Abstract

Continuous affective state estimation from facial information is a task which requires the prediction of time series of emotional state outputs from a facial image sequence. Modeling the spatial-temporal evolution of facial information plays an important role in affective state estimation. One of the most widely used methods is Recurrent Neural Networks (RNN). RNNs provide an attractive framework for propagating information over a sequence using a continuous-valued hidden layer representation. In this work, we propose to instead learn rich affective state dynamics. We model human affect as a dynamical system and define the affective state in terms of valence, arousal and their higher-order derivatives.

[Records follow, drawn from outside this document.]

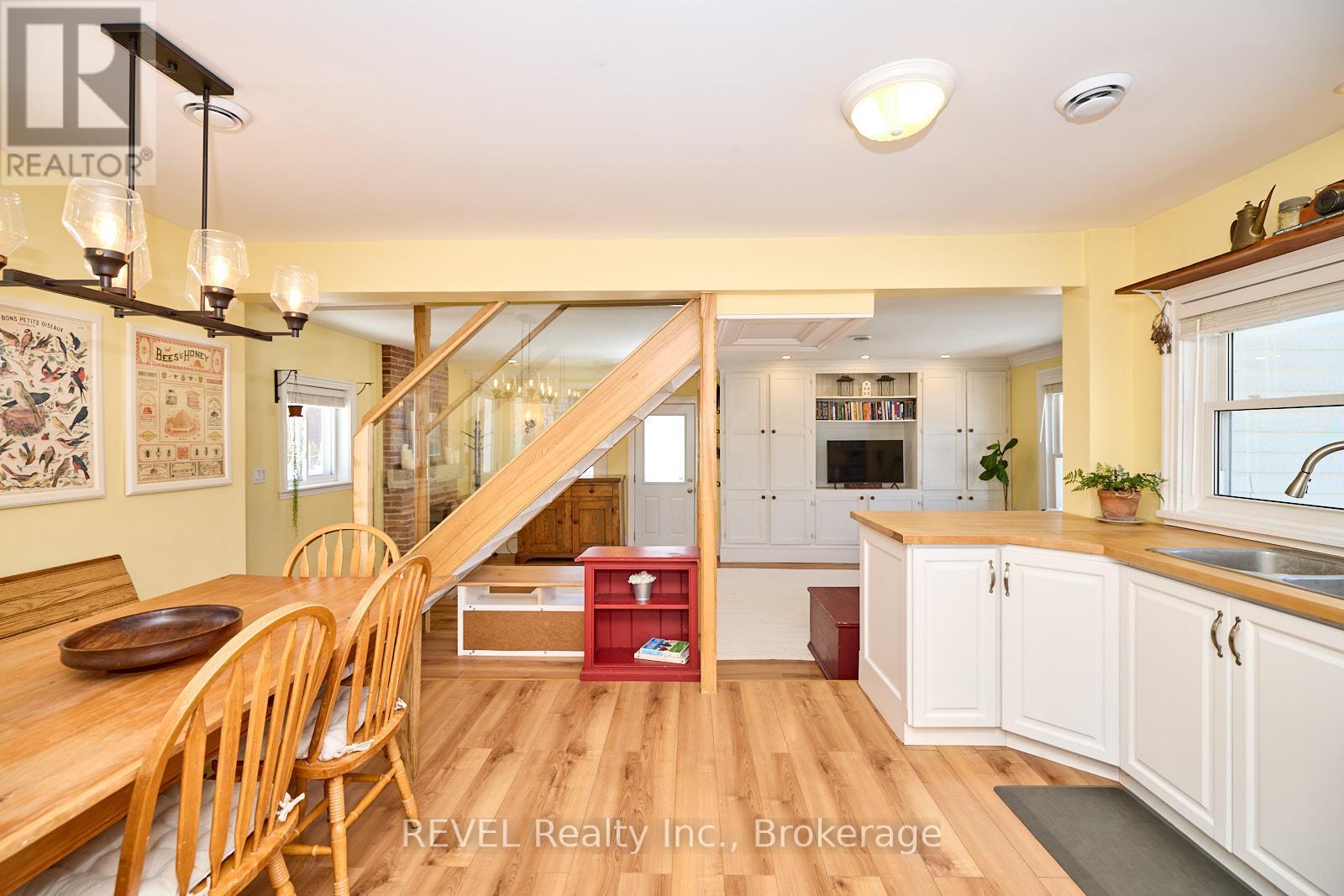 Photo 17 of 1819 Balfour Street, Pelham ON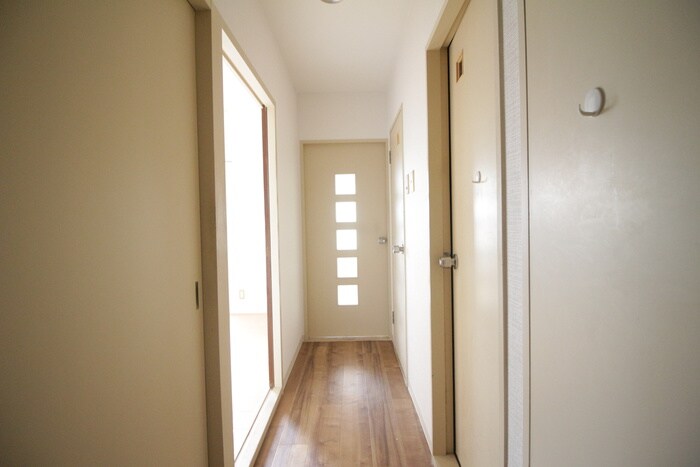 物件内観写真17　(廊下)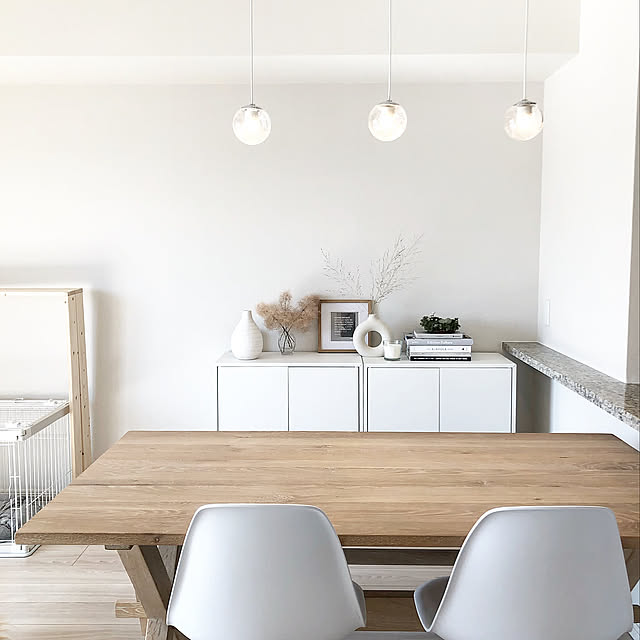 ナチュラルインテリア,ホワイトインテリア,IKEA,エーケト,マンション暮らし,ig➡︎@chino.home,リビングインテリア,北欧インテリア,無垢材,北欧モダン,北欧ナチュラル,海外インテリアに憧れる,ホワイトオーク,ダイニングテーブル,ペンダントライト,SLOW HOUSE,My Desk chino.homeの部屋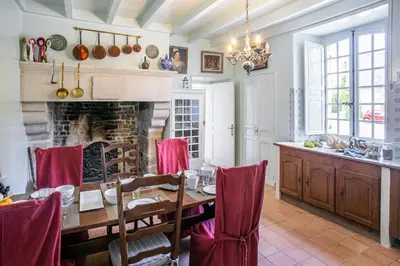 Cuisine ou kitchenette dans l'établissement La Cour d'Audouville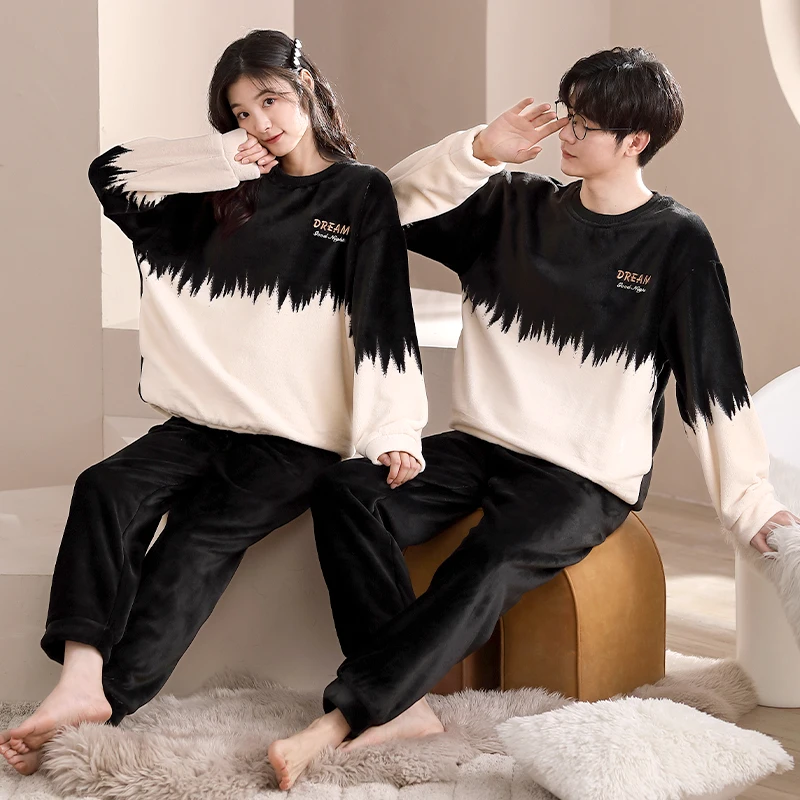 Пижамы для пар утепленные из кораллового флиса теплые женские простые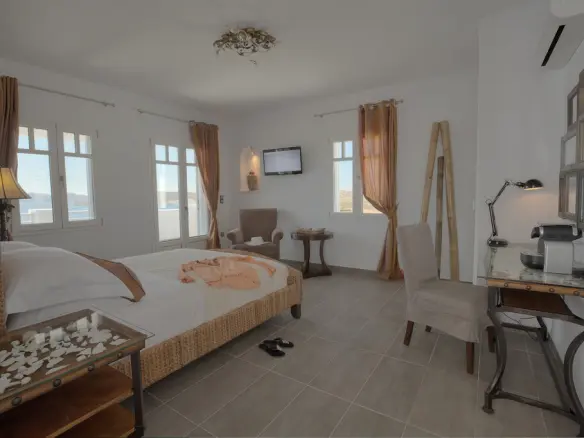 Hotel In Milos, Greece (825 M²)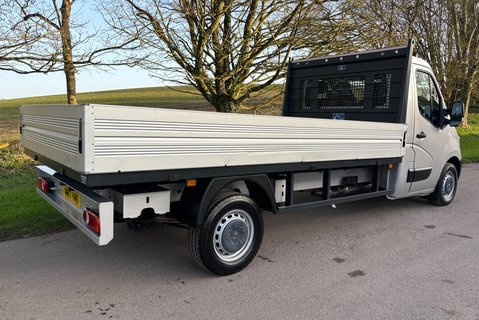 Renault Master LL35 Business 145 ps dCi Dropside Truck - Air Con & Sat Nav 2
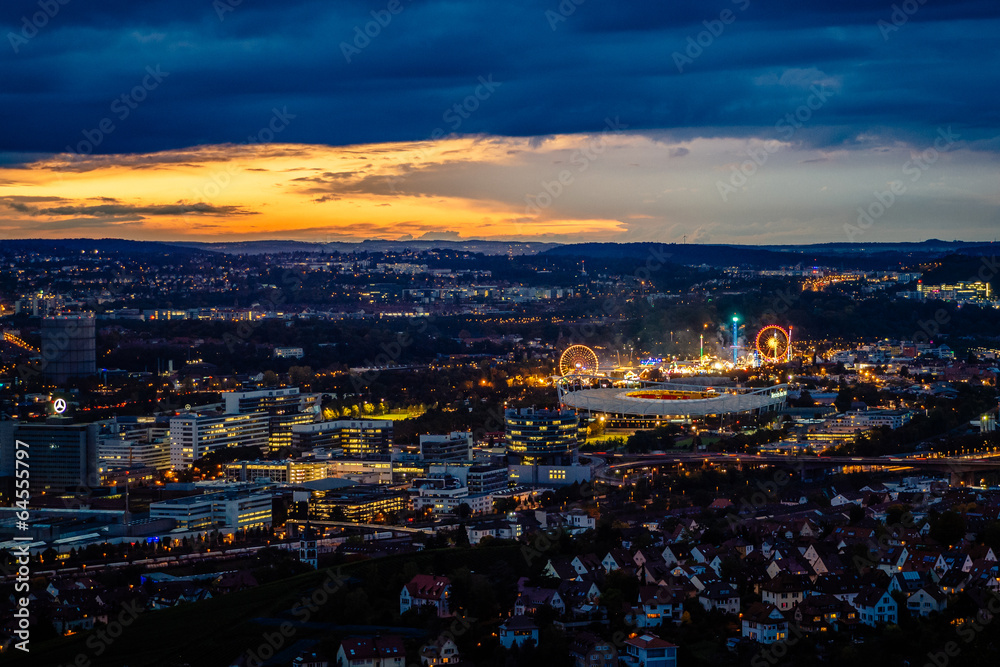 Blick auf Stuttgart und das Cannstatter Volksfest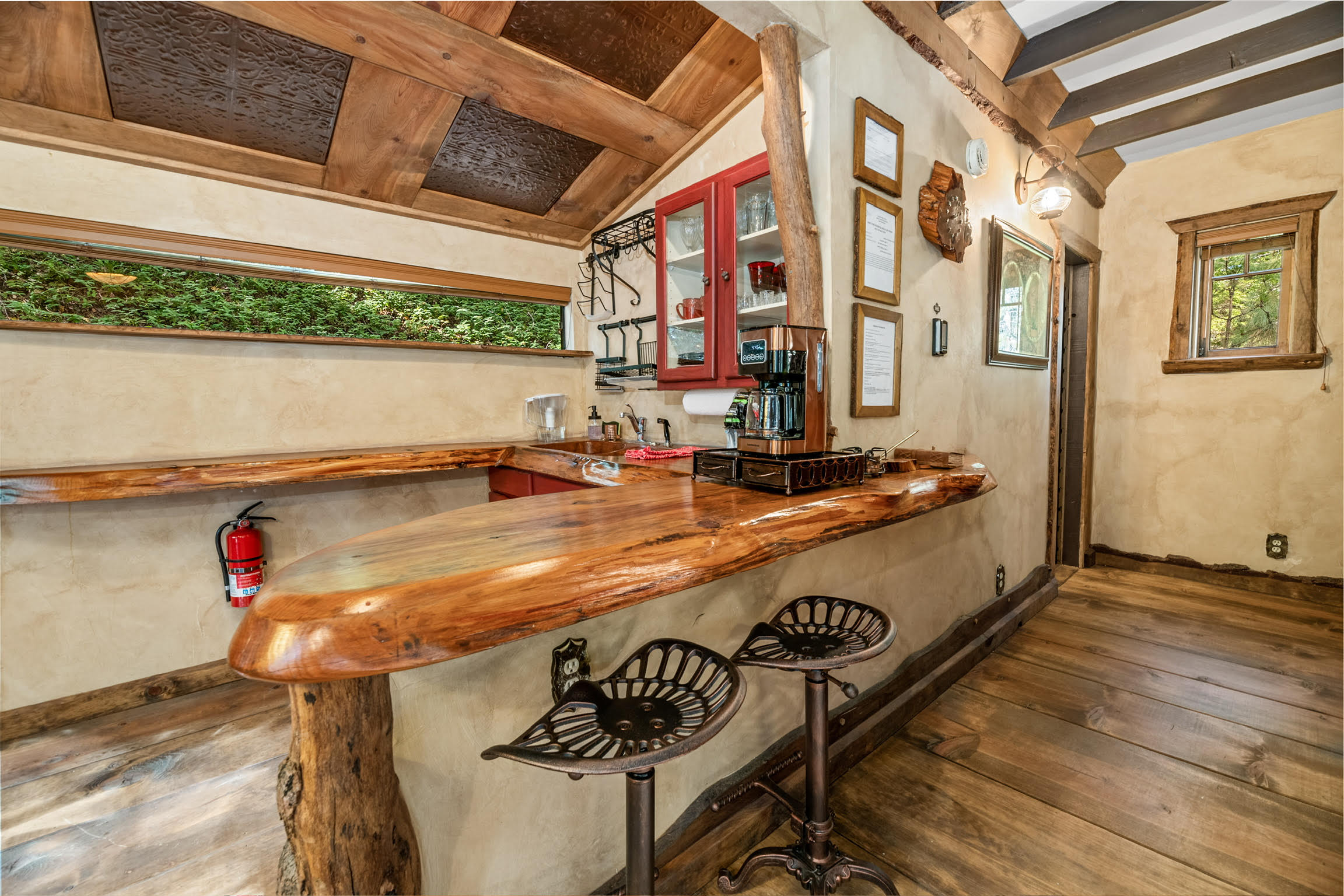 Storybook Nook- secluded cabin!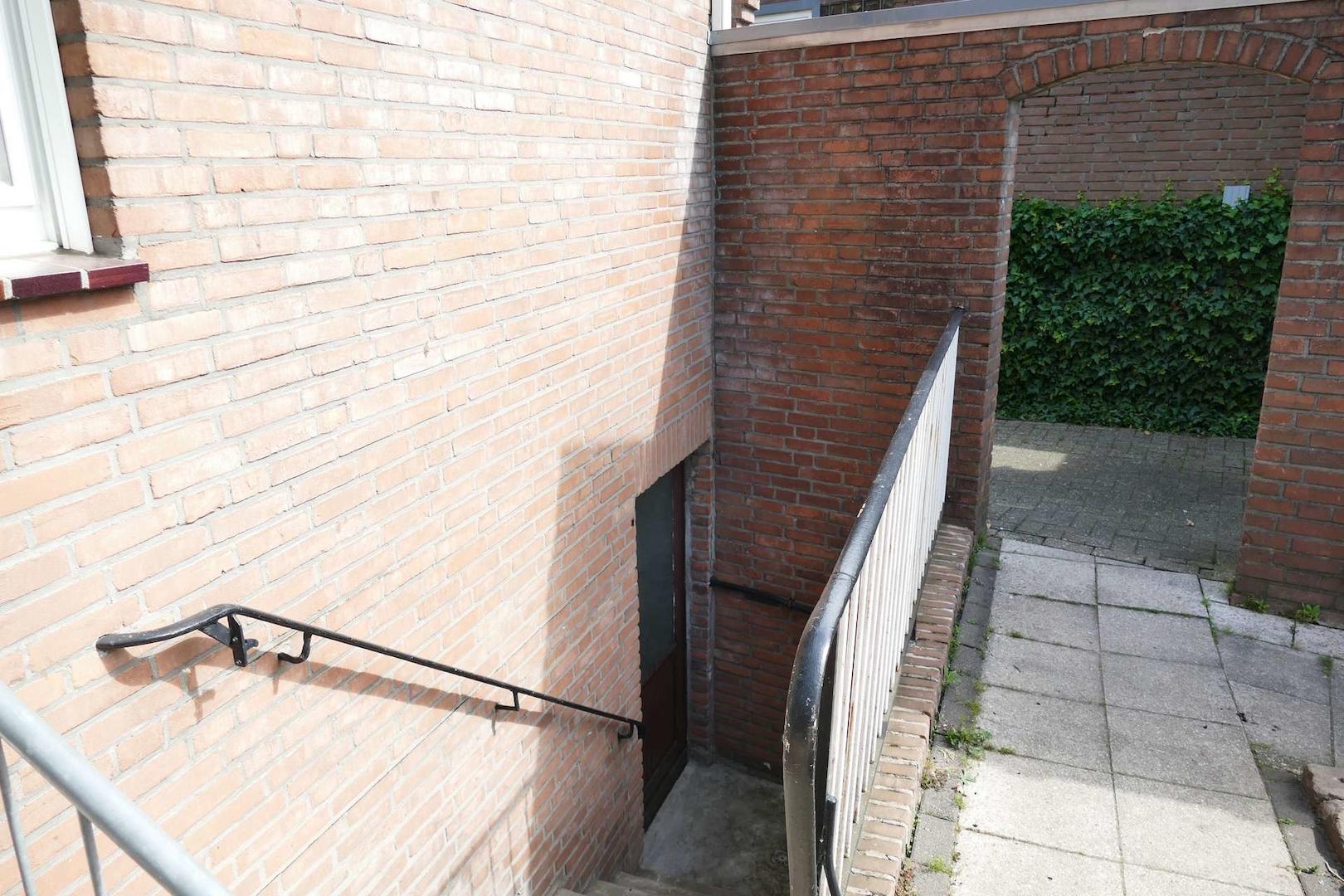 Kellertreppe Außen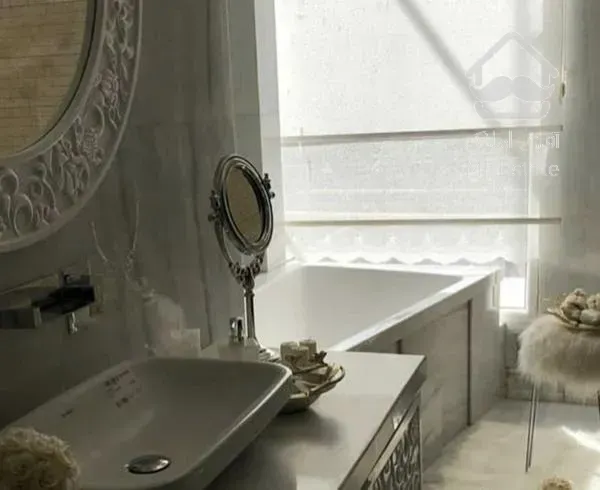 ٢٢٥ متر باغ فردوس طبقه نهم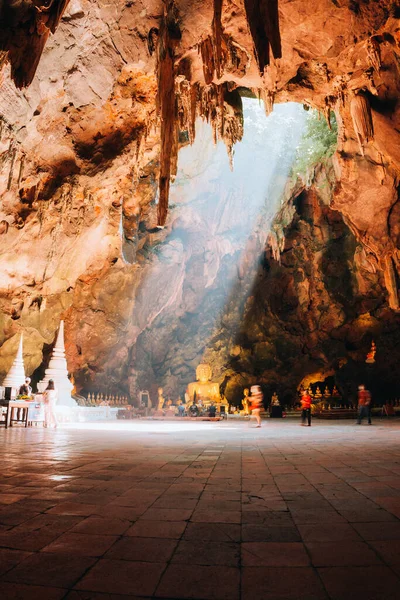 Печера Хао Луанг Фетчабурі Таїланд Сонячним Світлом Високоякісна Фотографія — стокове фото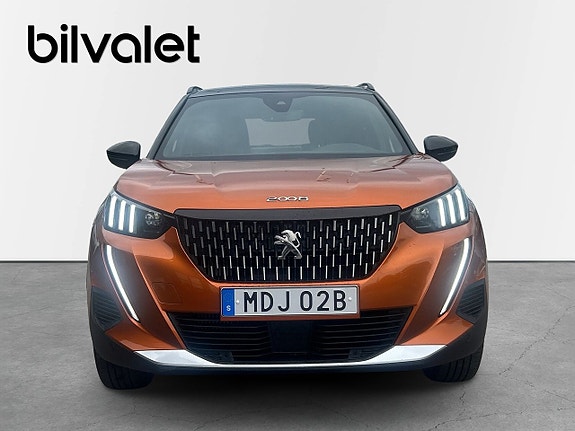 Peugeot 2008 2 of 5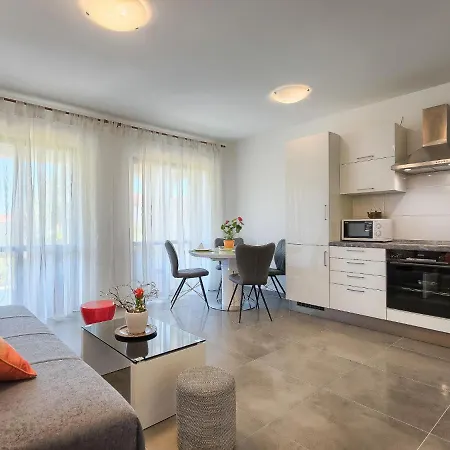 Apartment Muki-3 By Interhome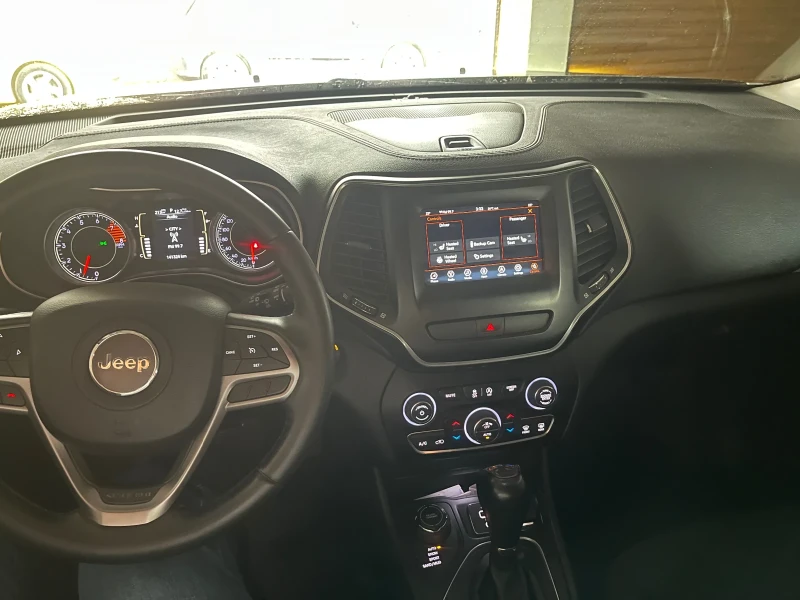 Jeep Cherokee V6, 4X4, 9ATX, снимка 15 - Автомобили и джипове - 49516934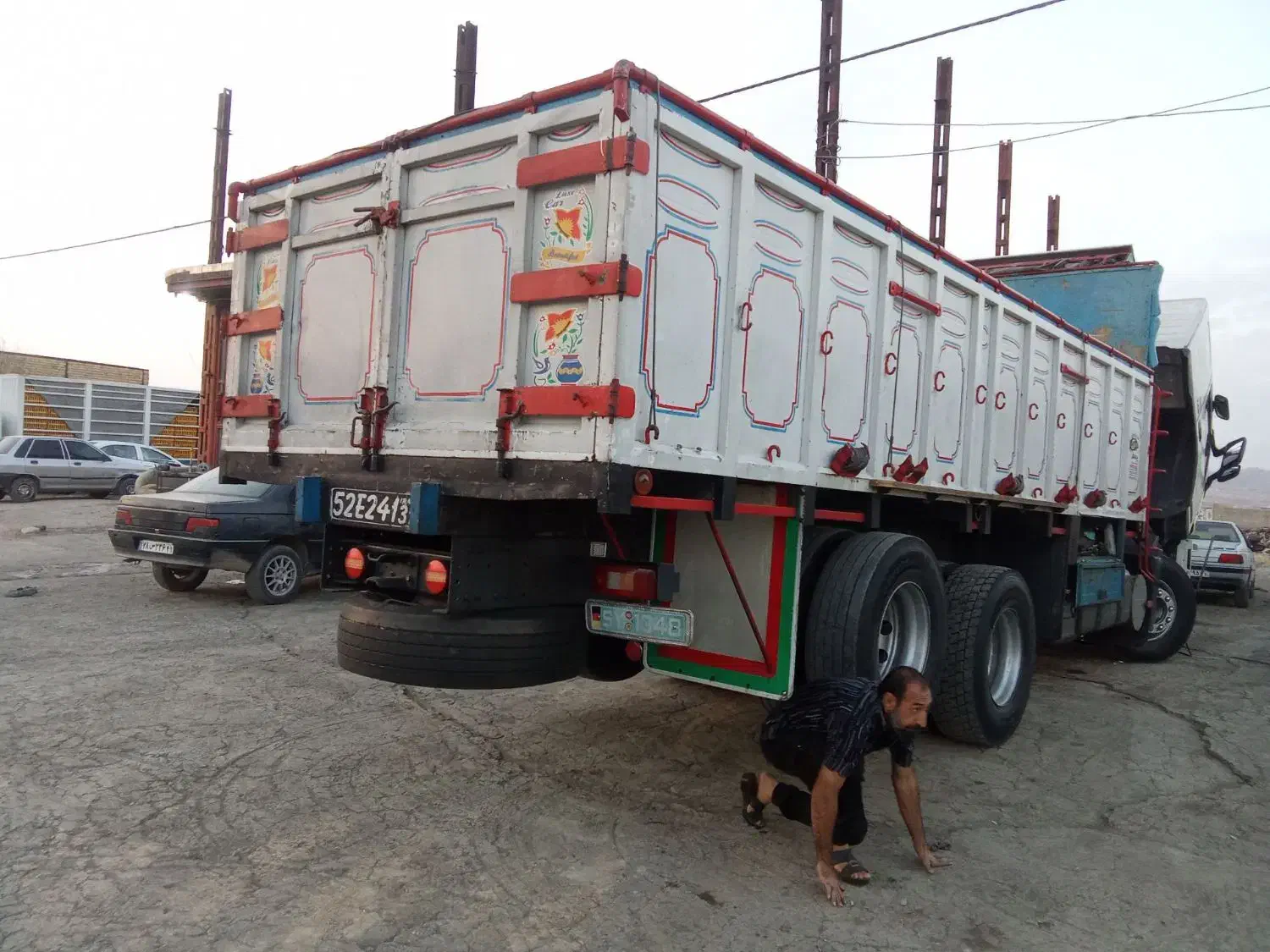 اطاق عقب اف ام 9 ده چرخ|خودرو سنگین|تهران, یاخجی آباد|دیوار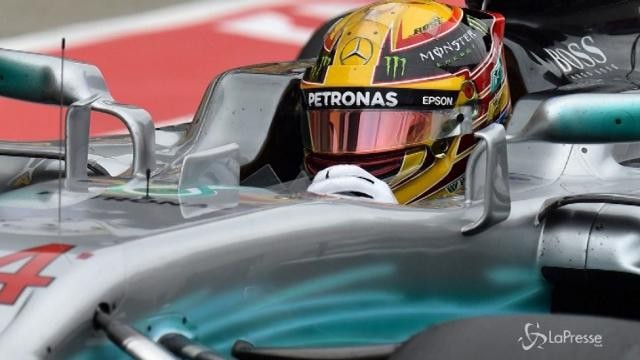 F1, Hamilton trionfa in Giappone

We then pose the affective state estimation problem as a jointly trained state estimator for high-dimensional input images, combining an RNN and a Bayesian Filter, i.e. Kalman filters (KF) and Extended Kalman filters (EKF), so that all weights in the resulting network can be trained using backpropagation. We use a recently proposed general framework for designing and learning discriminative state estimators framed as computational graphs. Such approach can handle high dimensional observations and efficiently optimize, in an end-to-end fashion, the state estimator. In addition, to deal with the asynchrony between emotion labels and input images, caused by the inherent reaction lag of the annotators, we introduce a convolutional layer that aligns features with emotion labels. Experimental results, on the RECOLA and SEMAINE datasets for continuous emotion prediction, illustrate the potential of the proposed framework compared to recent state-of-the-art models.